I missed something somewhere. I missed the day when being elite at your job and suffering from a condition “elitism” became an automatic conclusion. That day when being one of the best at what you do became a bad thing because you automatically become stuck up.
Being “elite” is not a bad thing, quite the opposite. The Delta Force, the Naval Seals, Marine Force Recon, The Green Berra’s are all elite special forces units. These are the best soldiers, sailors and marines we’ve got. If I am being held hostage by terrorists or the like, I don’t want a volunteer unit comprised of the folks of my town or my friends to come get me. I want these elite troops coming after me. Does this make me a bad person?
In college basketball, when my team makes the Elite Eight in the NCAA tournament (for my friends and readers who don’t follow college basketball, the final eight teams left standing in the NCAA Basketball Tournament (a.k.a. March Madness)), should I be ashamed now rather than proud? Are they bad men & women for doing this? Do they no long represent humble, small town values?
Elitism on the other hand, the bad side of which Webster’s dictionary defines as “the selectivity of the elite ; especially : snobbery , elitism in choosing new members, . . ., consciousness of being or belonging to an elite”. Now, that is the problem. I have had very intelligent, talented friends who unfortunately fall into this. They assume incompetence when they hear a regional accent or that someone is from a humble beginning or a small town. This is dangerous stuff.
But being one of the best at something, having graduated from one of the best schools, best programs, etc. This is something we should want. We should be ok with an inexperienced Senator from Illinois, who comes from a humble background, who can give good speeches and have an impressive brain in his head. I’m not talking about Obama, but a guy by the name of Abraham Lincoln. We should be Ok with a presidential candidate handling a major economic and foreign policy crisis whose middle name is strange and has it’s origin in a foreign power we are worried about. No, again not Obama but Franklin D. Roosevelt. His middle name is scarily not anglo, but gasp, from when of rivals at the time. We should not be afraid of a guy who went to elite schools and has risen quickly to the Senate, but is young running the country through a crisis, because I am talking about a guy named John Kennedy
By the way, when I think of elitism, I usually think of those with power and privilege. Those with multiple houses, multiple cars, whose families have walked the corridors of power for decades. I don’t think of the son of a single mom, who had to go to schools on scholarships, who worked in the inner city with the poor, who slept a night or two on the streets, who even when he makes it has only one house and one car.
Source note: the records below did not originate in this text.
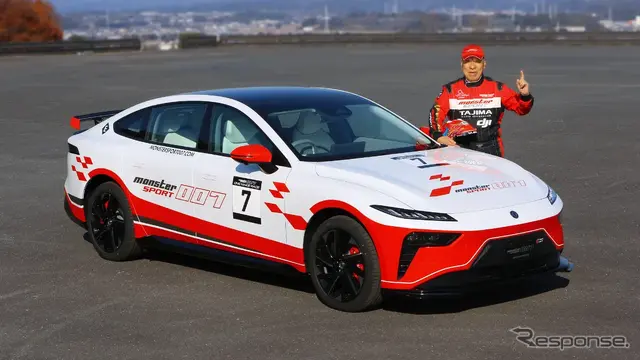 モンスター田嶋とMONSTER SPORT 007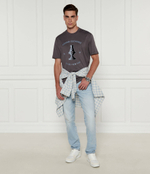 Футболка Armani Exchange - серый(6DZTLR ZJLFZ)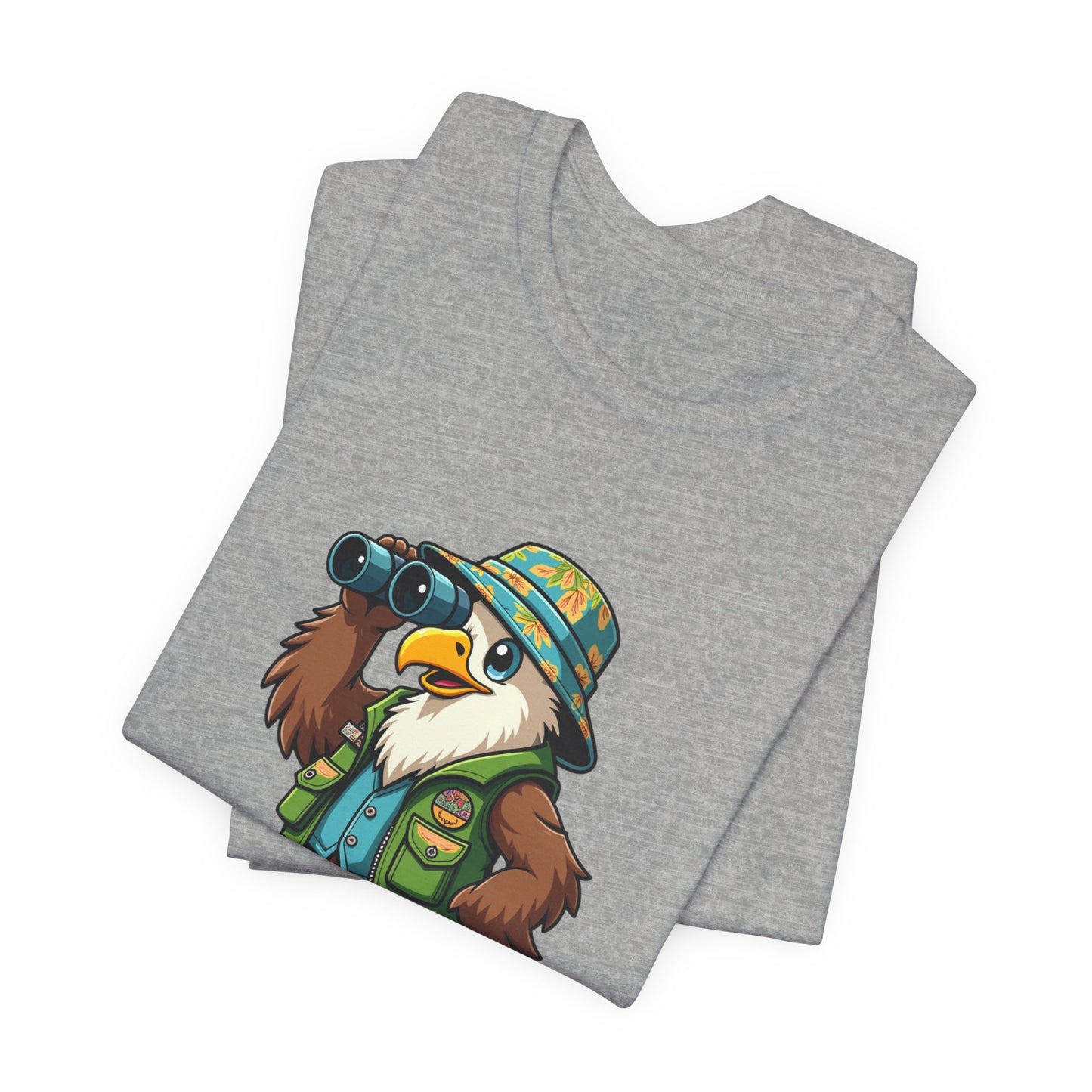 Bird Nerd Eagle Tee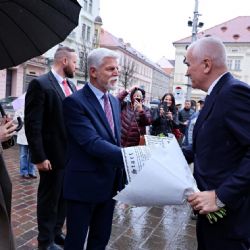 Prezident České republiky Petr Pavel je na návštěvě Plzeňského kraje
Thus far, in American History, these elites who graduated from great schools, at or near the top of their classes, who speak well, who think, who listen to dissenting voices, and who rise quickly, are not the problem. They have been the solution. They are, Republican and Democrat, the kind of people who end up on the sides of mountains, on coins and bills, etc. So, how about we give a new one a chance? I voted early and already did. How about you?